Hormonal Problems - Male Infertility
A small percentage of male infertility is caused by hormonal problems. The hypothalamus-pituitary endocrine system regulates the chain of hormonal events that enables testes to produce and effectively disseminate sperm. Several things can go wrong with the hypothalamus-pituitary endocrine system:
· The brain can fail to release gonadotrophic-releasing hormone (GnRH) properly. GnRH stimulates
the hormonal pathway that causes testosterone synthesis and sperm production. A disruption in
GnRH release leads to a lack of testosterone and a cessation in sperm production.
· The pituitary can fail to produce enough lutenizing hormone (LH) and follicle stimulating hormone
(FSH) to stimulate the testes and testosterone/sperm production. LH and FSH are intermediates
in the hormonal pathway responsible for testosterone and sperm production.
· The testes’ Leydig cells may not produce testosterone in response to LH stimulation.
· A male may produce other hormones and chemical compounds which interfere with the
sex-hormone balance.
The following is a list of hormonal disorders which can disrupt male infertility:
Hyperprolactinemia:
Elevated prolactin--a hormone associated with nursing mothers, is found in 10 to 40 percent of infertile males. Mild elevation of prolactin levels produces no symptoms, but greater elevations of the hormone reduces sperm production, reduces libido and may cause impotence. This condition responds well to the drug Parlodel (bromocriptine).
Hypothyroidism:
Low thyroid hormone levels--can cause poor semen quality, poor testicular function and may disturb libido. May be caused by a diet high in iodine. Reducing iodine intake or beginning thyroid hormone replacement therapy can elevate sperm count. This condition is found in only 1 percent of infertile men.
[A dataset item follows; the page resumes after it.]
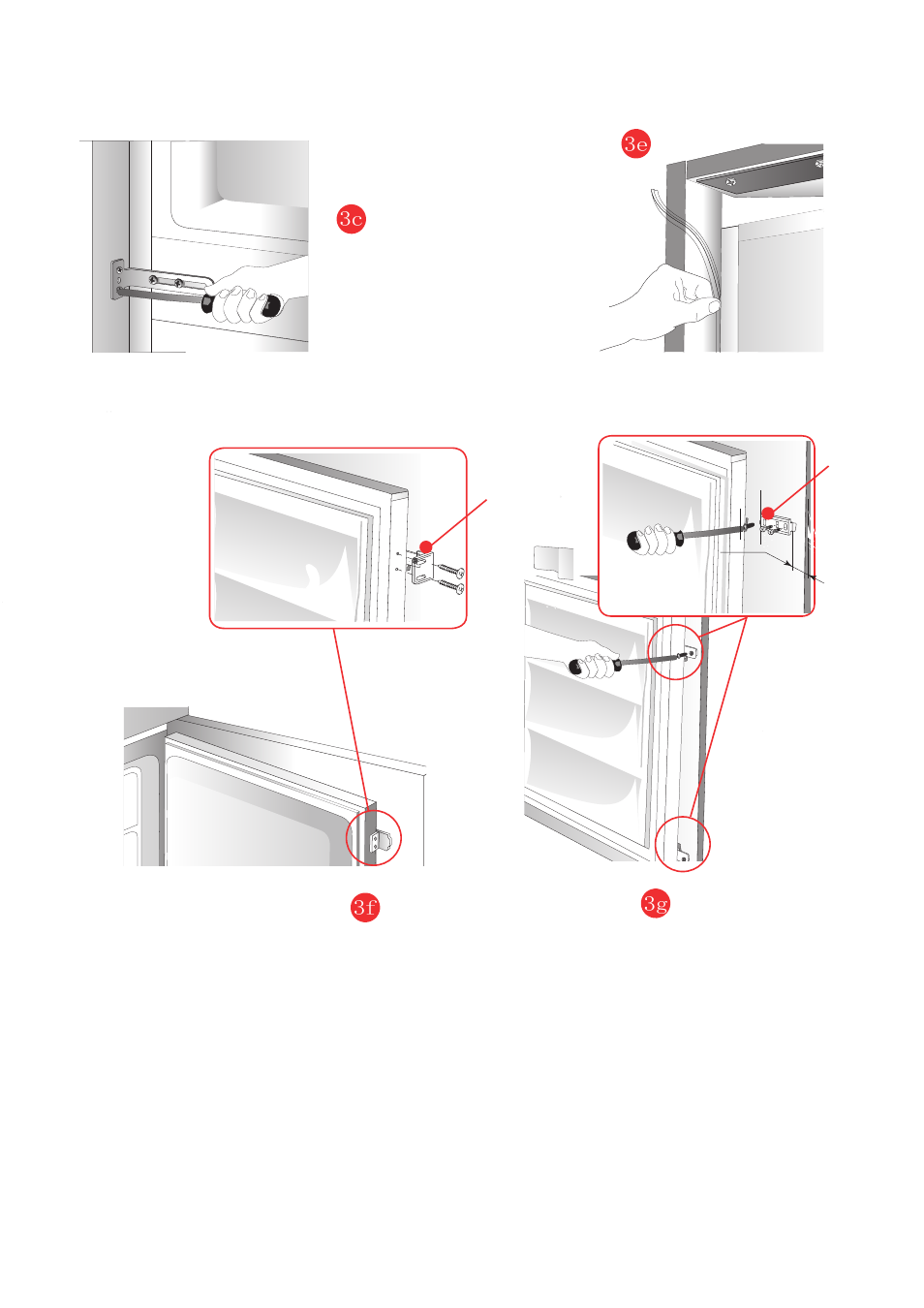 3c

3e

3f

3g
Congenital Adrenal Hyperplasia:
Occurs when the pituitary is suppressed by increased levels of adrenal androgens. Symptoms include low sperm count, an increased number of immature sperm cells, and low sperm cell motility. Is treated with cortisone replacement therapy. This condition is found in only 1 percent of infertile men.
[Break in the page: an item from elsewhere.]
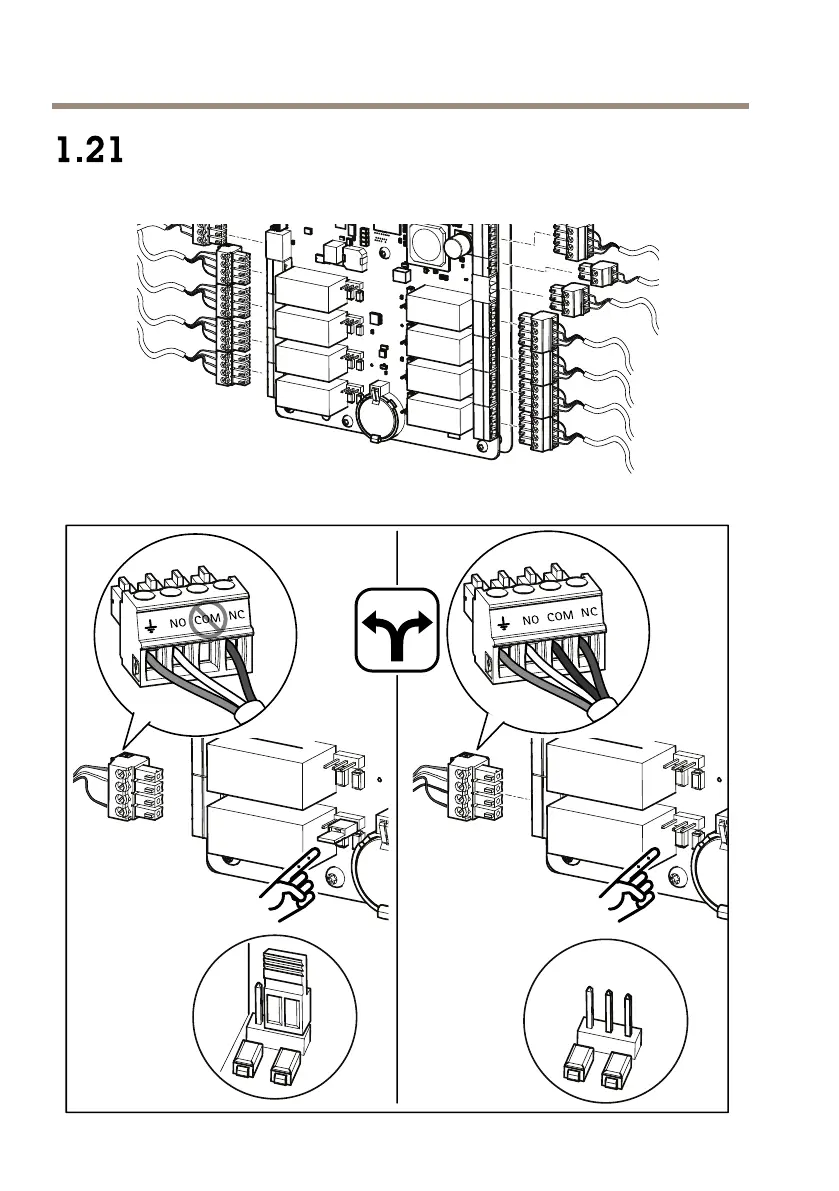 1.21

NO COM NC

NO COM NC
Hypogonadotropic Hypopituitarism:
Low pituitary gland output of LH and FSH. This condition arrests sperm development and causes the progressive loss of germ cells from the testes and causes the seminiferous tubules and Leydig (testosterone producing) cells to deteriorate. May be treated with the drug Serophene. However, if all germ cells are destroyed before treatment commences, the male may be permanently infertile.
Panhypopituitafism:
Complete pituitary gland failure--lowers growth hormone, thyroid-stimulating hormone, and LH and FSH levels. Symptoms include: lethargy, impotence, decreased libido, loss of secondary sex characteristics, and normal or undersized testicles. Supplementing the missing pituitary hormones may restore vigor and a hormone called hCG may stimulate testosterone and sperm production.